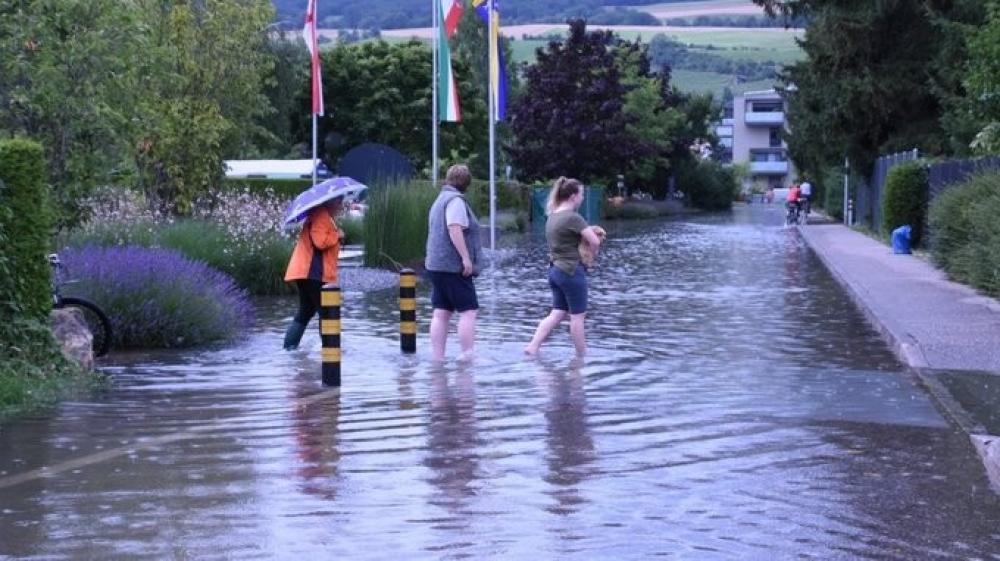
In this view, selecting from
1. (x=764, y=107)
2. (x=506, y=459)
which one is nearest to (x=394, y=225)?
(x=506, y=459)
§
- Written task -
Copy the records above word for word, leaving out the pictures.

- Output for this task -
In this view, selecting from
1. (x=764, y=107)
2. (x=506, y=459)
which one is nearest to (x=394, y=225)?
(x=506, y=459)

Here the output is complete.